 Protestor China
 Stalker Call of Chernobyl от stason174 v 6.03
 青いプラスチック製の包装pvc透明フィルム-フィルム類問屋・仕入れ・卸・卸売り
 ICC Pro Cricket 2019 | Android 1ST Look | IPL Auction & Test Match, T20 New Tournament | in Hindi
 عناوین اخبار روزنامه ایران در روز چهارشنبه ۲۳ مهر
※
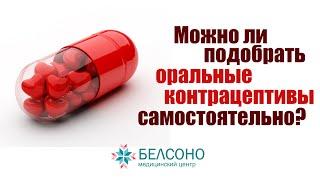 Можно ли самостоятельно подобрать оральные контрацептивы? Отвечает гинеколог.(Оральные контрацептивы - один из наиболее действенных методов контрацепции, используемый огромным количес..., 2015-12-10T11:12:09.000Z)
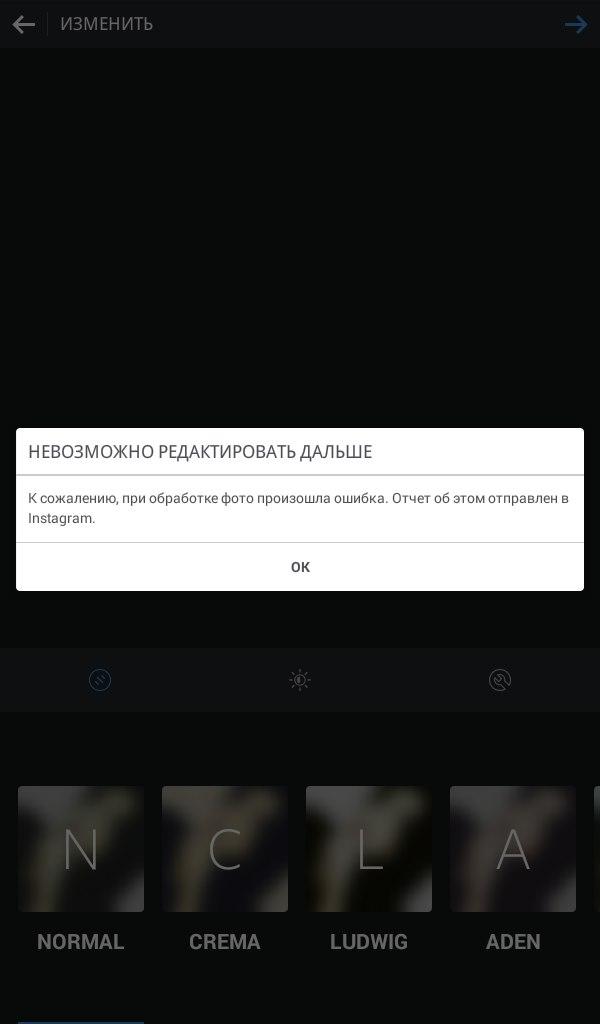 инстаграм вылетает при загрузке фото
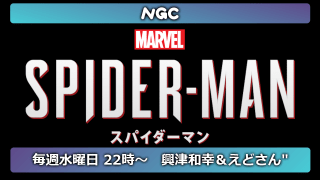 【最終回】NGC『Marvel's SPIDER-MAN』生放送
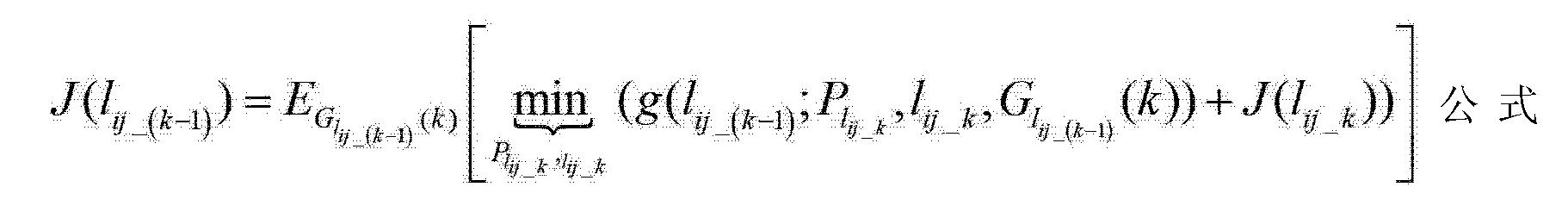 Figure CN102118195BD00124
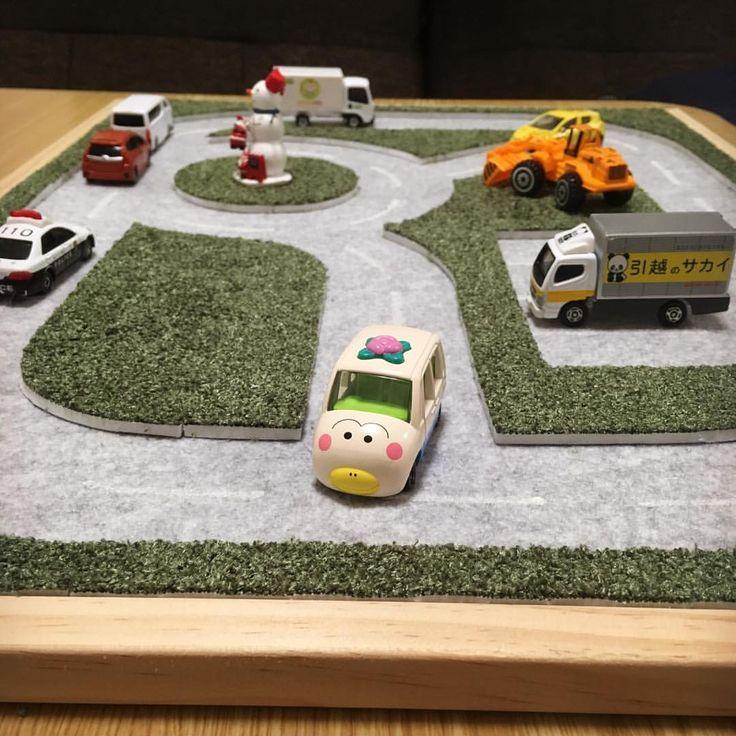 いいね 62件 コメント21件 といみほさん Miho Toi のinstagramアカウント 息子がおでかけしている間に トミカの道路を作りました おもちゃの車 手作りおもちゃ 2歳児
※
Brief ::
Copy out precisely the lines from the line with "ICC Pro Cricket" to the line with "عناوین اخبار روزنامه" in the material above, including those two lines and omitting all the rest.

Result of this task ::
 ICC Pro Cricket 2019 | Android 1ST Look | IPL Auction & Test Match, T20 New Tournament | in Hindi
 عناوین اخبار روزنامه ایران در روز چهارشنبه ۲۳ مهر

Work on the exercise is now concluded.